→ Page extract
────────────────────

Jason’s is the first rigorous, community-based study of children with ME/CFS.

While it’s long been recognized that adolescents (10-18 yrs old) get ME/CFS, the idea that it occurs in children (0-10 yrs old) hasn’t gotten much attention.

The result is that ME/CFS, in many quarters, is still largely considered a disease of late adolescence and adulthood. A website called KidsHealth states:

Chronic fatigue syndrome can affect people of all ethnicities and ages, but is most common in people in their forties or fifties. It’s very rare in kids. A few teens do get CFS, and it affects more girls than guys.

Johns Hopkins states that a CFS-like illness also has been determined to occur in kids younger than 12″ but that “the actual number of children and teens affected by CFS is unknown.”

That’s all going to change with this study.

The Study

The Prevalence of Pediatric Myalgic Encephalomyelitis/Chronic Fatigue Syndrome in a Community‑Based Sample. Leonard A. Jason, Ben Z. Katz, Madison Sunnquist, Chelsea Torres, Joseph Cotler, Shaun Bhatia. Child & Youth Care Forum

This is the first rigorous, large-scale, community-based study of pediatric prevalence.  Community-based means the study examined everyone in the community – not just those visiting physicians.

This study assessed 10,119 youth aged 5–17 from 5,622 households in the Chicago area. Easily the most rigorous study of its kind, the study required a screening call with the parent, the filling out of numerous questionnaires and a physician visit that included a structured psychiatric interview, a psychosocial assessment, and a medical evaluation for a diagnosis to be made.

────────────────────

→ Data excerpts
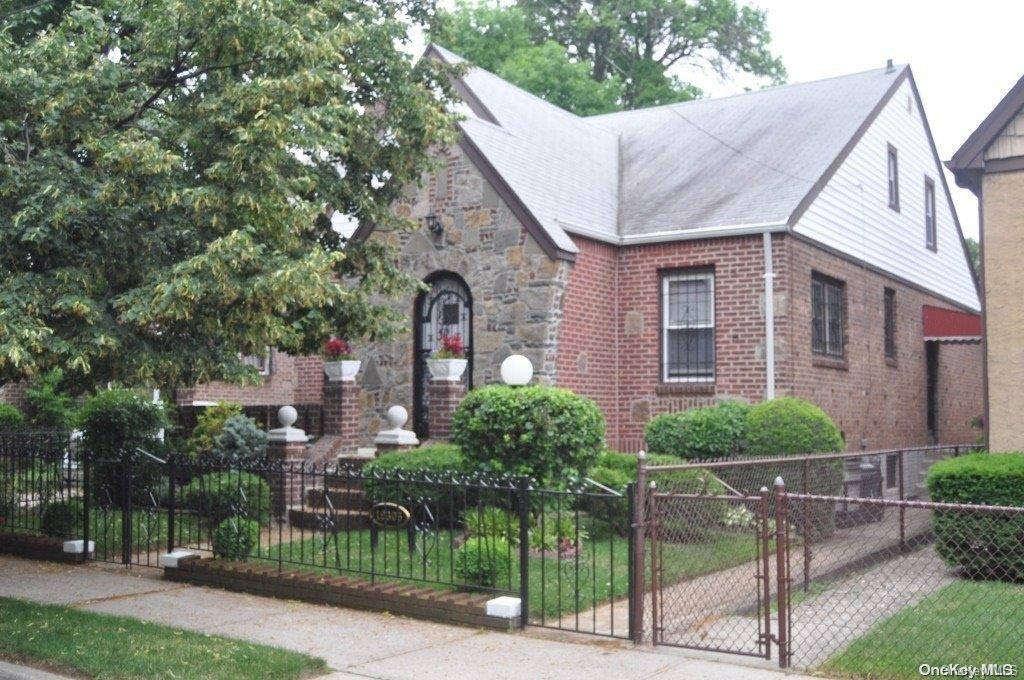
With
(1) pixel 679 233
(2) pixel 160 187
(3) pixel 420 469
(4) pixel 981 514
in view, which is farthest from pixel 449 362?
(4) pixel 981 514

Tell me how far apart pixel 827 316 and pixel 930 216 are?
22.0ft

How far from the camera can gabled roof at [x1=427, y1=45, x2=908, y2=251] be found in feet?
52.6

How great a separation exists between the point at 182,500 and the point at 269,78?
5.45 m

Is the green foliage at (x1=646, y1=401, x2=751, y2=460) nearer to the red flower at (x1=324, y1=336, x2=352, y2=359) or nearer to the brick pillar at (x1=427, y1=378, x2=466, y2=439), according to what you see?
the brick pillar at (x1=427, y1=378, x2=466, y2=439)

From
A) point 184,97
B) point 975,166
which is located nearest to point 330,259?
point 184,97

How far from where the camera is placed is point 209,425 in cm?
1650

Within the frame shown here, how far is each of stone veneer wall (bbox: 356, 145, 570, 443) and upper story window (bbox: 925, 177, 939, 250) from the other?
33.6 feet

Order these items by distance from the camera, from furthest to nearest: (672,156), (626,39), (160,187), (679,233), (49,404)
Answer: (626,39) → (49,404) → (672,156) → (679,233) → (160,187)

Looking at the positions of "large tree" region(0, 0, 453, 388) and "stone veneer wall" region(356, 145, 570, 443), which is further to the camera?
"stone veneer wall" region(356, 145, 570, 443)

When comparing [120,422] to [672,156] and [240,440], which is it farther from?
[672,156]

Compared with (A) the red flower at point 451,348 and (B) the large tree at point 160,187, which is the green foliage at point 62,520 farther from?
(A) the red flower at point 451,348

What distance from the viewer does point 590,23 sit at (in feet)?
119

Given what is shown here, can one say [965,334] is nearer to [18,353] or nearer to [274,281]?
[274,281]

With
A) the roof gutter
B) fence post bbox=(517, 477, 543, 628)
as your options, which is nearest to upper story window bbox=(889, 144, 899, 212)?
the roof gutter
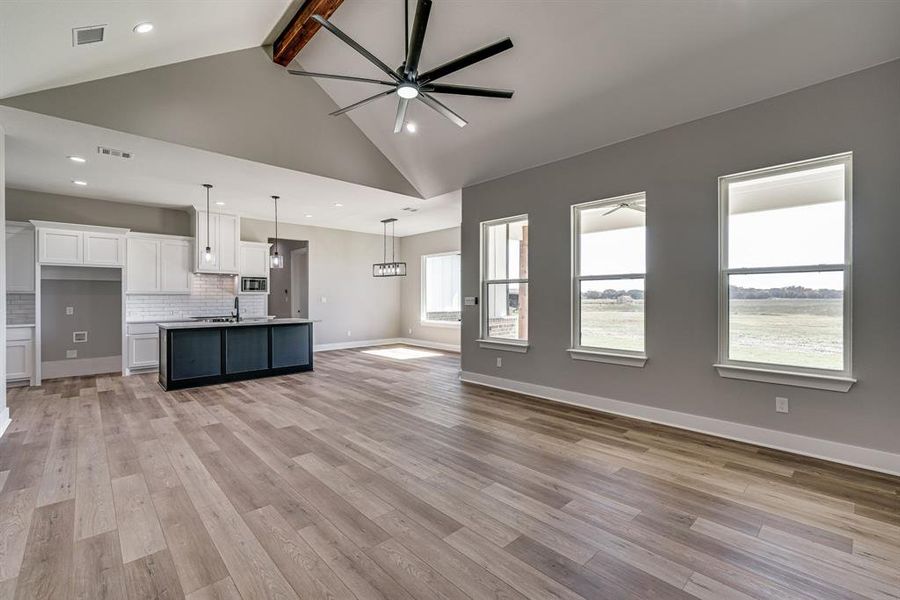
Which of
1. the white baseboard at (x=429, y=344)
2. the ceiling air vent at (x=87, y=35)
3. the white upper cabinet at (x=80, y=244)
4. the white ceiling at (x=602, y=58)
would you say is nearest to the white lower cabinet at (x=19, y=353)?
the white upper cabinet at (x=80, y=244)

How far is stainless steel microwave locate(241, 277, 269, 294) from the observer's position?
7.89 m

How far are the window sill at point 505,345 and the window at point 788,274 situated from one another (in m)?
2.24

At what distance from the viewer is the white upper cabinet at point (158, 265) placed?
22.1ft

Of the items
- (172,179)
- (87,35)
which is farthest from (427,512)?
(172,179)

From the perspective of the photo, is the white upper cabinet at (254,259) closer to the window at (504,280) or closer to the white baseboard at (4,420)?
the white baseboard at (4,420)

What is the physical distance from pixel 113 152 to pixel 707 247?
6.44 meters

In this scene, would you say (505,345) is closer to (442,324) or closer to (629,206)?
(629,206)

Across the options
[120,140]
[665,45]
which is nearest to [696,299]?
[665,45]

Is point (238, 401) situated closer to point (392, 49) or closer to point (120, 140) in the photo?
point (120, 140)

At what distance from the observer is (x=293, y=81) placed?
16.4ft

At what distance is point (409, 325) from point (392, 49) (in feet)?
23.3

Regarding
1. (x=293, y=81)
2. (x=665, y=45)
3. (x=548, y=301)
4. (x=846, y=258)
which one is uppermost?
(x=293, y=81)

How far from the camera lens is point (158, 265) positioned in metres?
7.00

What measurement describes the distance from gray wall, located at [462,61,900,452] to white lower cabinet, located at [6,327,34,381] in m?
6.59
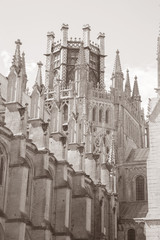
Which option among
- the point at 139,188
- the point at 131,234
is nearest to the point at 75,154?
the point at 131,234

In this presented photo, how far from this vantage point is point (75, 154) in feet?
129

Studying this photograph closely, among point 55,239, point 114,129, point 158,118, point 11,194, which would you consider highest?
point 114,129

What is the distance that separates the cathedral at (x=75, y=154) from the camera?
93.0ft

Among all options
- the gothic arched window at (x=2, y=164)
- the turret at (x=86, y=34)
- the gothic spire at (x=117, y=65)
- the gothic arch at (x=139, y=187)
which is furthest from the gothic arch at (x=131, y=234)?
the turret at (x=86, y=34)

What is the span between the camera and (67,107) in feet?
195

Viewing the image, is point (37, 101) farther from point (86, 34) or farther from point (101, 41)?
point (101, 41)

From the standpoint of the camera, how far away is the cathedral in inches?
1117

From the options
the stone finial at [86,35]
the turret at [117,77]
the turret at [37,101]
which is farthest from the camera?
the stone finial at [86,35]

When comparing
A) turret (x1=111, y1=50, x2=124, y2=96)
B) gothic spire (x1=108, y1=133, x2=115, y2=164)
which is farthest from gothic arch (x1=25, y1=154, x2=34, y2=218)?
turret (x1=111, y1=50, x2=124, y2=96)

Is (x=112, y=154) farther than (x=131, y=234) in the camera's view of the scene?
Yes

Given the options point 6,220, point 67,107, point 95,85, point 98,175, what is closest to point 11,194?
point 6,220

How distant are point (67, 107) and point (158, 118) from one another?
90.0 ft

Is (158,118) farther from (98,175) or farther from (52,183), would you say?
(98,175)

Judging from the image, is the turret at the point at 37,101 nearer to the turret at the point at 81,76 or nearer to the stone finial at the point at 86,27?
the turret at the point at 81,76
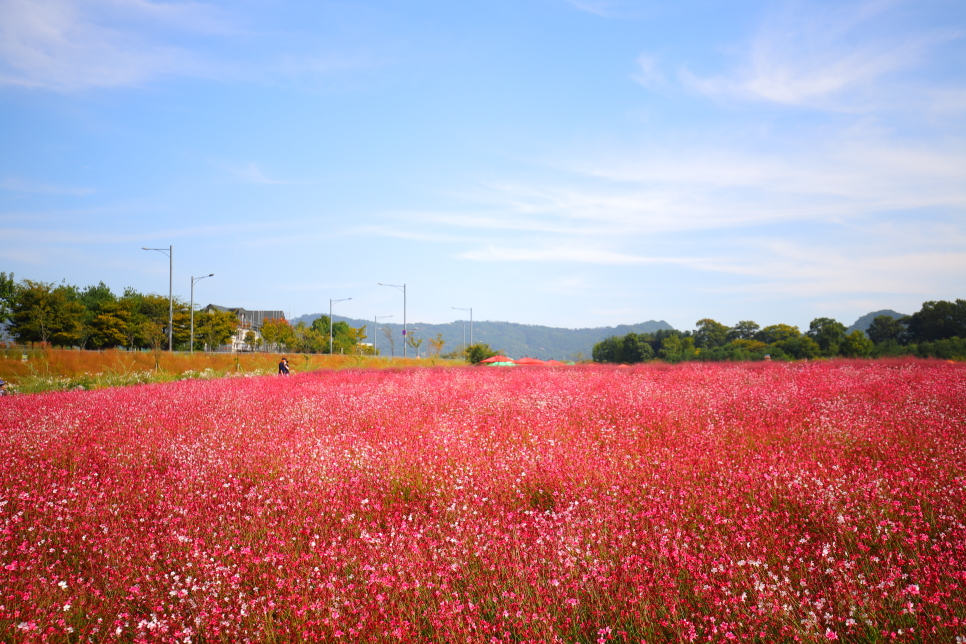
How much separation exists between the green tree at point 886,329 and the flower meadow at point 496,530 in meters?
31.8

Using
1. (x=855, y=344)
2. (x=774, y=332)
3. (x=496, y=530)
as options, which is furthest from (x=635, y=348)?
(x=496, y=530)

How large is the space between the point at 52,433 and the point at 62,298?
2476 inches

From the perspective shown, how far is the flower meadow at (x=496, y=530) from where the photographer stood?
109 inches

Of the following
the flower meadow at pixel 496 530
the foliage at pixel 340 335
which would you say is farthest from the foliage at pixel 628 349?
the flower meadow at pixel 496 530

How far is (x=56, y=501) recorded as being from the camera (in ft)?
15.4

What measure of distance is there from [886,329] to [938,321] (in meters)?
5.51

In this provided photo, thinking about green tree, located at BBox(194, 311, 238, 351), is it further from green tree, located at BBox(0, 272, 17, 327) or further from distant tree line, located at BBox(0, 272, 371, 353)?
green tree, located at BBox(0, 272, 17, 327)

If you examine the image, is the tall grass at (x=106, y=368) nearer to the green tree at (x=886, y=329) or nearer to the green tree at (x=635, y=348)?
the green tree at (x=635, y=348)

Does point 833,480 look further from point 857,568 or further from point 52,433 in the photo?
point 52,433

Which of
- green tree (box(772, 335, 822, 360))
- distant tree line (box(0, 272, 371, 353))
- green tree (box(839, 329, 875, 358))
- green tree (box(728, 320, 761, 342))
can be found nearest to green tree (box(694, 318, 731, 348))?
green tree (box(728, 320, 761, 342))

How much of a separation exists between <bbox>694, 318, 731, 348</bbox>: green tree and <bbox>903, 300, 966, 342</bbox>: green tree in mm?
33581

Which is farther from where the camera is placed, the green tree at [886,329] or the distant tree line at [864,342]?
the green tree at [886,329]

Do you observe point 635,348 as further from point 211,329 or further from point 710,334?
point 211,329

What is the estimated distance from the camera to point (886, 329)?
34.9 m
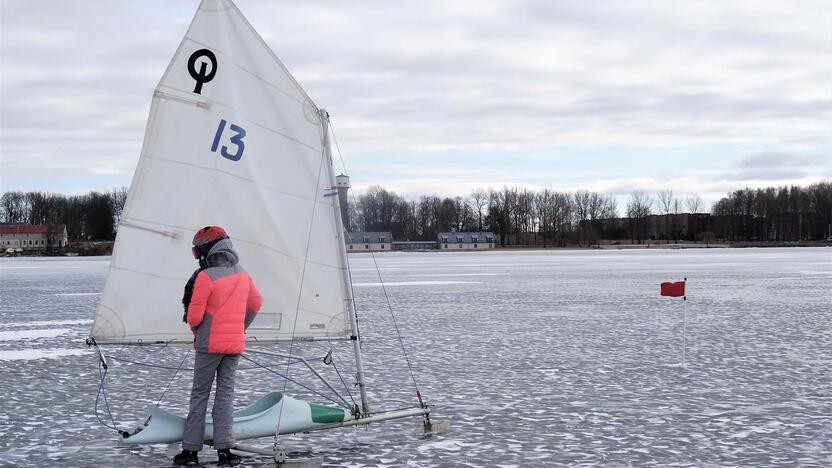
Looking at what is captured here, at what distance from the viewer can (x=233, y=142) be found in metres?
7.65

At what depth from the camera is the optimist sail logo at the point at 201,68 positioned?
748 cm

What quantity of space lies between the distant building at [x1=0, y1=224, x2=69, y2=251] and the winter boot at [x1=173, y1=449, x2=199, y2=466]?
167 m

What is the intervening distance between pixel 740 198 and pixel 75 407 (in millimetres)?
195145

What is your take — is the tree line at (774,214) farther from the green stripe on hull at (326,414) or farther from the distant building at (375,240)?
the green stripe on hull at (326,414)

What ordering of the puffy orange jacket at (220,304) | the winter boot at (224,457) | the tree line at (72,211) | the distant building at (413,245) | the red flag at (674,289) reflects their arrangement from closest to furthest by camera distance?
the puffy orange jacket at (220,304) < the winter boot at (224,457) < the red flag at (674,289) < the tree line at (72,211) < the distant building at (413,245)

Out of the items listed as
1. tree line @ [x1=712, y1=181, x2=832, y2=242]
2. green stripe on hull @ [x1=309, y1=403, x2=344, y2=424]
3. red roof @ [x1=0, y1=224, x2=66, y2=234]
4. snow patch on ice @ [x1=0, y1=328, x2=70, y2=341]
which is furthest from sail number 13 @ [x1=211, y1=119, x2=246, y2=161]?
tree line @ [x1=712, y1=181, x2=832, y2=242]

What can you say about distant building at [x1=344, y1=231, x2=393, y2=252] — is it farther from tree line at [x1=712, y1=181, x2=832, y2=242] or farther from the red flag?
the red flag

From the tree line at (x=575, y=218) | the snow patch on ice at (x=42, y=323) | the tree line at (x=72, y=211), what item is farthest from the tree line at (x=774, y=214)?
the snow patch on ice at (x=42, y=323)

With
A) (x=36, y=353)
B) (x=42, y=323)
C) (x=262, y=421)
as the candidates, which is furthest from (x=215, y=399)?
(x=42, y=323)

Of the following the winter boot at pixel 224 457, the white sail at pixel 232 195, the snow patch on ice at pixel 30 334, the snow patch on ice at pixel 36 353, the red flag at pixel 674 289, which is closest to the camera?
the winter boot at pixel 224 457

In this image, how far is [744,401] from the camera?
10.4 metres

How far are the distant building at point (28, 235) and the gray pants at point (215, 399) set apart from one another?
550 ft

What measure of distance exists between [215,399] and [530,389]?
511 cm

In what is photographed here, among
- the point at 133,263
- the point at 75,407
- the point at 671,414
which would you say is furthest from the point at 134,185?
the point at 671,414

────────────────────

→ Description of the task
Write out the stretch of the passage on pediatric ME/CFS from "The result is" through "with this study.". The lines above are not needed for any of this work.

→ Task answer
The result is that ME/CFS, in many quarters, is still largely considered a disease of late adolescence and adulthood. A website called KidsHealth states:

Chronic fatigue syndrome can affect people of all ethnicities and ages, but is most common in people in their forties or fifties. It’s very rare in kids. A few teens do get CFS, and it affects more girls than guys.

Johns Hopkins states that a CFS-like illness also has been determined to occur in kids younger than 12″ but that “the actual number of children and teens affected by CFS is unknown.”

That’s all going to change with this study.